I used to accuse my father of being environmentally insensitive. He knew that the aquifer was finite and allowed that “they will have to stop us eventually” — they being the government.
“Until they do, though,” he said, “I got mine!”
He loved to infuriate me with that response. I especially hated that the federal farm program underwrote the waste by offering price supports for corn.
But as one of my father’s profiteering heirs, now I too am part of the entrenched and inefficient system. Turning off the spigots would reduce the flow of cash land rent into my pocket by two-thirds.

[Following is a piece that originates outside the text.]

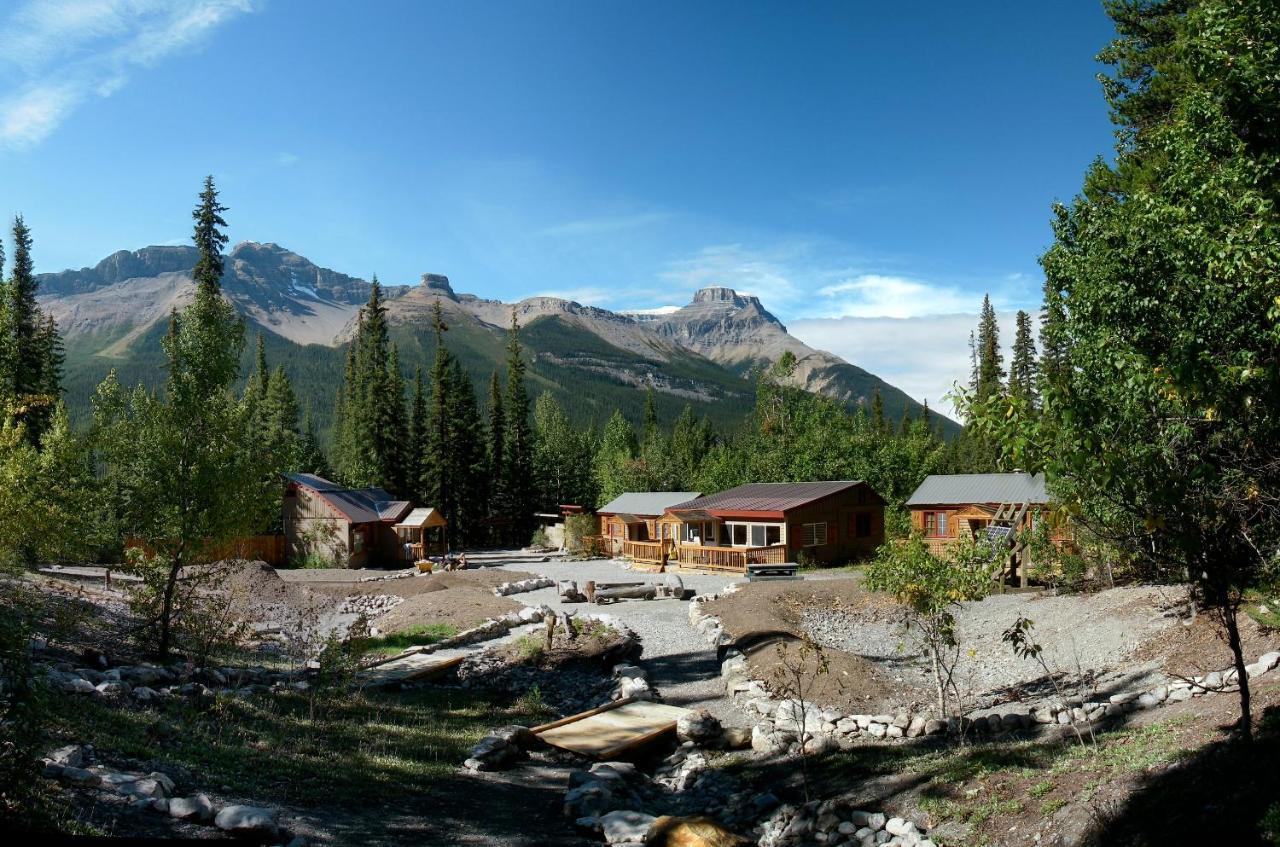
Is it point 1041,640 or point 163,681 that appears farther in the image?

That prospect troubles me. But not as much as other numbers. There are more than 880 irrigation wells in our county. Out of our five alone we have pumped more than 6 billion gallons of water. That’s enough to keep the 5,000 people of Goodland, the town nearest our farm, in water for more than 10 years. An aquarium covering a football field would need walls over 2.5 miles high to hold that much water.
Our farm recently signed up for a government conservation program that is helping us cut our water use by 50 percent. But even at this rate we are wasting water.
The time has come for “them” to stop us — all of us. Instead of price supports for corn, Plains farmers need help switching back to dryland crops or grass-fed livestock. Among the dryland crops may be seed sources of oil that could be turned into biodiesel, reducing our nation’s dependence on fossil fuels.
I would vote for any legislator who pushes to end irrigation out of the Ogallala. I believe that I am not the only farmer or farm heir who would. We grew up on this land drinking this water, and know its real value can’t be measured monetarily. We will rally behind genuine leaders who will argue their own consciences and awaken ours.
JULENE BAIR is author of “One Degree West: Reflections of a Plainsdaughter.” She wrote this essay for the Land Institute’s Prairie Writers Circle, Salina, Kan.